Todo el mundo tenía cabida en el Colectivo, incluidas las niñas de la panda si hubieran querido hacerlo. Todo el mundo menos Miguel Ángel el coñazo.
Miguel Ángel tenía la cara azul por haberse empezado a afeitar temprano, y una tonalidad venosa en la piel entera. Era delgaducho, como si estuviera siempre de perfil, con culo de pato, y acudía a orinar cada pocos minutos, descompuesto, para cachondeo general de cuantos lo tratábamos y despreciábamos (una cosa iba pareja con la otra; era inevitable). Miguel Ángel encarnó en aquella adolescencia postrera al lerdo del que todos se burlaban, al blanco de las bromas pesadas si lo hubiéramos considerado lo bastante importante para perder con él un minuto de tiempo. Miguel Ángel era un poco gilipollas, pendenciero y pedante, pesadísimo, y se las daba de ser mejor poeta que todos nosotros, aunque no escribía ni era capaz de hacerlo, y de saber más a fondo de cualquier tema que se le tocara de paso. Lo suyo era un complejo de inferioridad sublimado, nos dábamos cuenta, pero se hacía cargante. Tenía un leve acento gallego que él fingía castellano y estaba convencido, aunque se apellidaba López o García, de ser descendiente del Cid Campeador, lo que terminó por sacarnos ya de quicio.
Miguel Ángel era un pobre cretino que luchaba por la integración, en la pandilla y en el Colectivo, posiblemente hasta en el mundo, pero no sabía jugar sus cartas y acababa metiendo la pata cada vez que abría la boca, incapaz de controlar su desprecio hacia los demás él tampoco. Creo que es la única vez en la vida que hemos sido racistas a conciencia: es muy distinta la caridad cristiana del ascetismo zen, y nosotros no estábamos por la faena.

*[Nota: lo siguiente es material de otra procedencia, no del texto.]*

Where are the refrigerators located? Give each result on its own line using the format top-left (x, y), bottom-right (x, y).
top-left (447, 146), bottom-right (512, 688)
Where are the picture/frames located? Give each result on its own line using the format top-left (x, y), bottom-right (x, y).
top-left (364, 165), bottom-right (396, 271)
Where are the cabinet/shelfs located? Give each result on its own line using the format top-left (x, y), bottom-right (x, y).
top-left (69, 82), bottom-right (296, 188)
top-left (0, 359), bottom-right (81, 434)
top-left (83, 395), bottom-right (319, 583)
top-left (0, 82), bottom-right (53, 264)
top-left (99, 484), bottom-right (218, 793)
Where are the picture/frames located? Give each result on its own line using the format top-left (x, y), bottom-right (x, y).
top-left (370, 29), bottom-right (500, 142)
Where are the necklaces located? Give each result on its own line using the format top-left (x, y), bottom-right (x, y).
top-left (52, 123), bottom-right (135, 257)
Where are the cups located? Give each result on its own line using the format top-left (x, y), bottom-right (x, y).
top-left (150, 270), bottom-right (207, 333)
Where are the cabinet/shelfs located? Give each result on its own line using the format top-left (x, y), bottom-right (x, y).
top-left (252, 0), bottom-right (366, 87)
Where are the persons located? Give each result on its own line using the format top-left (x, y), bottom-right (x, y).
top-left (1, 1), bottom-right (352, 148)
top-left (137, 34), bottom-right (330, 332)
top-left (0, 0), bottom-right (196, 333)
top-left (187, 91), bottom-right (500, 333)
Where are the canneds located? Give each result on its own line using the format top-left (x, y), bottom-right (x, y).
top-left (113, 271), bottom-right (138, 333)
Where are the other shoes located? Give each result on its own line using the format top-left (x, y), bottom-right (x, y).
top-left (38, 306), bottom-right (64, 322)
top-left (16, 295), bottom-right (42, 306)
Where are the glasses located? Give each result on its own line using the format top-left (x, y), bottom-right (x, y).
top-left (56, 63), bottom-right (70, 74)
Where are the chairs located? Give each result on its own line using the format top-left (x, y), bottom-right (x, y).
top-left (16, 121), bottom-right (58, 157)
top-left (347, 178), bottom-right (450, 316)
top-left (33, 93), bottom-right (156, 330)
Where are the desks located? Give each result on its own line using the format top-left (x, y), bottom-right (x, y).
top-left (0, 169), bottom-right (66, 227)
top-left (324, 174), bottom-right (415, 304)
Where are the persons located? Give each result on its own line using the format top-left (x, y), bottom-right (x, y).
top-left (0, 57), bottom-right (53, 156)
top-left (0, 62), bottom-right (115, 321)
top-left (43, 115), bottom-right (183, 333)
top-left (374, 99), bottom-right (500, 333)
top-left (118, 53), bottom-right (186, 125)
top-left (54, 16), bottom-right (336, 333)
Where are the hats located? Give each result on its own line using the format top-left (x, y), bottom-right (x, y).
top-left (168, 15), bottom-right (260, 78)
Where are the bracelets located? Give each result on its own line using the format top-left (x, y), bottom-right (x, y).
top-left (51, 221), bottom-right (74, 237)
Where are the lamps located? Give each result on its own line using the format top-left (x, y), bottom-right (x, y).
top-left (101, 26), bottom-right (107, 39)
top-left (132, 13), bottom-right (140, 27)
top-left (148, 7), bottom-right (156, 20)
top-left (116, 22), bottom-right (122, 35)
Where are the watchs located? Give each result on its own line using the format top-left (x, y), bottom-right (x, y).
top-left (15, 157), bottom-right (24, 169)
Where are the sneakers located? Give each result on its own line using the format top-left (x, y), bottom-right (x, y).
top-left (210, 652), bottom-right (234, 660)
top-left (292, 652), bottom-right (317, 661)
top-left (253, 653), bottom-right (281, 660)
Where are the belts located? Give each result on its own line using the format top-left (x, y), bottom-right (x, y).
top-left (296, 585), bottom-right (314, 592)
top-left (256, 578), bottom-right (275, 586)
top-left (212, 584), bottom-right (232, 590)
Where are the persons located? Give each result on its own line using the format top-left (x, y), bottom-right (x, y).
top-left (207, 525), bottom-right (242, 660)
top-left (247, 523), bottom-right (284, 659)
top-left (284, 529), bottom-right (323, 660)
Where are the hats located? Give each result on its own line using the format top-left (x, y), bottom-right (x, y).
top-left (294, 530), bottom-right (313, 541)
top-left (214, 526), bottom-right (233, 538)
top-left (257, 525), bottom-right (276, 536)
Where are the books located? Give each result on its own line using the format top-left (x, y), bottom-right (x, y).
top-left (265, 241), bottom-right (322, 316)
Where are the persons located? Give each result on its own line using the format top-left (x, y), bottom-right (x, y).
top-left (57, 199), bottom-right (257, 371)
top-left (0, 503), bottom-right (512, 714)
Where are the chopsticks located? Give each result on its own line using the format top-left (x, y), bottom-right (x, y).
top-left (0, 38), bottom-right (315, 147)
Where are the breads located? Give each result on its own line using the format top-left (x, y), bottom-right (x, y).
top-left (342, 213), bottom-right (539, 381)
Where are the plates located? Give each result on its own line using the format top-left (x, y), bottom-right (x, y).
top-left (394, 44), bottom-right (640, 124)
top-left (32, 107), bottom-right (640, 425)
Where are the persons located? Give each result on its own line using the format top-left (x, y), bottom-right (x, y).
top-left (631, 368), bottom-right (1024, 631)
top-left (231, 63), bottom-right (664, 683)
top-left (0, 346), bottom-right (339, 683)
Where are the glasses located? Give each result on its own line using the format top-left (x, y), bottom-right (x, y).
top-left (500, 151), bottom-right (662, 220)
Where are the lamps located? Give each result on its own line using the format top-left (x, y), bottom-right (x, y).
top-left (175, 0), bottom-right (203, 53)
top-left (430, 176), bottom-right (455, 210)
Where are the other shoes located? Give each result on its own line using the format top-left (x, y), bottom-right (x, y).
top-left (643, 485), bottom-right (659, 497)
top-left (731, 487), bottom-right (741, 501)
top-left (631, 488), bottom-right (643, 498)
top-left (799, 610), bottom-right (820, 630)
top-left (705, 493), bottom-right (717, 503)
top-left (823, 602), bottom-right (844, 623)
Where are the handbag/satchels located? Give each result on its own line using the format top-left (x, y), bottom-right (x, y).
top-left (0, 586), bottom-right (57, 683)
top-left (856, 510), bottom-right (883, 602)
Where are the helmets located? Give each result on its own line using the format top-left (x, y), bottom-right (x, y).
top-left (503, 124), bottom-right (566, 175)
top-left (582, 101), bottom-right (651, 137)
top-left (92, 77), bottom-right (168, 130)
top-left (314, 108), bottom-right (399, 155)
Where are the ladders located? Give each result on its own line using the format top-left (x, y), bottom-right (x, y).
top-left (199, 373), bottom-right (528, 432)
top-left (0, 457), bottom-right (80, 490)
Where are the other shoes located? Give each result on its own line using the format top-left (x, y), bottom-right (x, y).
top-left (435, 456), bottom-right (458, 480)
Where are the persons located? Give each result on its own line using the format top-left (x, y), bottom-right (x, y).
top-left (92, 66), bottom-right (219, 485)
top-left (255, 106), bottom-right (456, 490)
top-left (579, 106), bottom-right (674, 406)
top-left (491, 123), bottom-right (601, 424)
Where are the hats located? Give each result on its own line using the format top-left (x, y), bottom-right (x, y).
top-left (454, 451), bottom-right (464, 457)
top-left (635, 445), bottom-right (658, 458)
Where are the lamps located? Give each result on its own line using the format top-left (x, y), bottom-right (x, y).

Téllez acabó frito de sus desplantes y de sus modales de mayordomo inglés (porque a lord no llegaba, aunque él se imaginara encarnando el papel), y como el galleguiño de las narices insistía en saber más que ninguno de todos los temas, le preparó una trampa saducea y se inventó a un poeta exiliado, del veintisiete o el treinta y seis, un tal José de Samaniego, cuyos poemas estaba leyendo en teoría, aunque los escribía él mismo cada noche. Miguel Ángel, obviamente, a todo le decía que sí, y explicó no sé cuántas poesías que había leído de aquel autor creado sobre la marcha, e incluso reconoció haber estudiado y aprendido de memoria alguno de los que Téllez le mostró. Cuando Juan José le descubrió el pastel, Miguel Ángel se negó en redondo a admitir que le hubiera tomado el pelo de una manera cruel y vergonzante (es posible que al principio se confundiera con el fabulista, pero más tarde ya no quiso dar marcha atrás), y hasta volvió un par de días después con un par de espantosos poemas propios que quiso achacar al escritor imaginario. Se le notó el truco en las faltas de ortografía.
La tarde de agosto en que todos nos reunimos en la azotea Miguel Angel esperaba en el patio, cerrado el paso a la reunión, intentando dilucidar si su escaso éxito se debía al mal aliento o al desodorante ajenos. No pedía la entrada en el grupo, la exigía. Téllez ya no aguantó más y al término de la reunión lo echó con cajas destempladas, agrio y antipático, la autodefensa a la que nos obligaba su pesada insistencia de sabelotodo insufrible. Los demás aplaudieron.
No le volvimos a ver el pelo, pobre diablo.